On input $\langle G \rangle$ where $G$ is a CFG, mark all terminal symbols in $G$.
Repeat until no new variables get marked:
Mark any variable $A$ where $G$ has a rule $A \to U_1 U_2 \cdots U_k$ and each symbol $U_1, \dots, U_k$ has already been marked.
If the start variable is not marked, accept; otherwise reject.

Equality

Now we'll consider the problem of determining whether two grammars generate the same language. This is the language $$ EQ_{CFG} = \{\langle G,H \rangle \mid \text{$G$ and $H$ are CFGs and $L(G) = L(H)$}\}.$$ This turns out to be challenging. Unlike regular languages, we can't rely on intersection and complementation, since context-free languages aren't closed under these operations. However, even if we tried harder, we won't be able to solve this problem, as it turns out to be our first encounter with an unsolvable problem.

Decidability

Before we move into how to show that the previous problem is undecidable, we'll first establish that every context-free language is decidable. That is, every language that is recognized by a pushdown automaton is a decidable language. In essence, this would show that decidable languages are strictly more powerful than context-free languages.

Theorem.

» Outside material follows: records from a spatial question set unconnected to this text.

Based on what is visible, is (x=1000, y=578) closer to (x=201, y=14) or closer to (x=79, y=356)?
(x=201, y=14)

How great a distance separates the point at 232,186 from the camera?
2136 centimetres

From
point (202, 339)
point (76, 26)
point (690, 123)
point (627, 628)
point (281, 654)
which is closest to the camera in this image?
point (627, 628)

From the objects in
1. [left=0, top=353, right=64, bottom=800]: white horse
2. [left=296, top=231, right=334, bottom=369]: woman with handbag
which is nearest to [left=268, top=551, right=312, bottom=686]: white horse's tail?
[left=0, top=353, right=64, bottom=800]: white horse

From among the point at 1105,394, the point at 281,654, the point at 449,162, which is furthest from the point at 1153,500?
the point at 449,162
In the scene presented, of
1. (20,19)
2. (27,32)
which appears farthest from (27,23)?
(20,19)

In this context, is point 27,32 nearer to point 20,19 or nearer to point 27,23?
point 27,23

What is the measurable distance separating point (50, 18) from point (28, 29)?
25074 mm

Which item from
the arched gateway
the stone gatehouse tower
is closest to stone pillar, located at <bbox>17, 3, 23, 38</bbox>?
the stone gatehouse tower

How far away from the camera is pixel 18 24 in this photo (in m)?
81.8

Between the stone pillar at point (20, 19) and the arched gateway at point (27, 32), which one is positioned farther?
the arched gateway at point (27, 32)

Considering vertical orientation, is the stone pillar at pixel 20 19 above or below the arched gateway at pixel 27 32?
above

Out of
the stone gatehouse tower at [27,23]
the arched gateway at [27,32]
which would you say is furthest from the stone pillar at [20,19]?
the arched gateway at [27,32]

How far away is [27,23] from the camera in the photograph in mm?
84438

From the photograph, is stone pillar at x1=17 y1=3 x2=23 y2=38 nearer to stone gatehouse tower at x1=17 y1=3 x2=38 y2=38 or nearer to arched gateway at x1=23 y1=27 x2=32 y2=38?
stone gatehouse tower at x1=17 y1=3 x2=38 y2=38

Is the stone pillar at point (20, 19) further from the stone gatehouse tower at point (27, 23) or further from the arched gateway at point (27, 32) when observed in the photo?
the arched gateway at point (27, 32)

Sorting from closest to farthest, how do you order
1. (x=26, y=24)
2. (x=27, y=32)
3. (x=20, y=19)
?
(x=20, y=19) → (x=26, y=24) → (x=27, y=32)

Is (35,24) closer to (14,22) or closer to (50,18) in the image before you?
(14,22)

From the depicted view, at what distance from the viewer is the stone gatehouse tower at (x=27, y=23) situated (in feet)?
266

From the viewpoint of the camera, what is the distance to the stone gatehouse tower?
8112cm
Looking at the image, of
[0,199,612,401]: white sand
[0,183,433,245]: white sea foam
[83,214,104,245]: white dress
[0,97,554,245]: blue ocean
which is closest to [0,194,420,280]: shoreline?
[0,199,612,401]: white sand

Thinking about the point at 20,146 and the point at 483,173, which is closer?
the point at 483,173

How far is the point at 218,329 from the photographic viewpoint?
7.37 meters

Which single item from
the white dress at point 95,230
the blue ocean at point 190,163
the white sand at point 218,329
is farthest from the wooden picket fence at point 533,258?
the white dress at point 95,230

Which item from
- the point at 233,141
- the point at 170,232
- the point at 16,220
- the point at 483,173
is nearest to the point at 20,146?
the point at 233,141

Every context-free language is decidable.

The straightforward approach would be to simulate a PDA for our language as we did for DFA membership. However, we hit a snag when we consider that a PDA may be nondeterministic. Unlike the NFA, there's no way to determinize a PDA. This adds a difficulty since some branches of computation may not halt. Instead, we use the Turing machine for deciding CFG membership. Then we build the following Turing machine for deciding the grammar $G$.

On input $w$: run the CFG membership Turing machine on input $\langle G,w \rangle$.
If the machine accepts, accept; if it rejects, reject.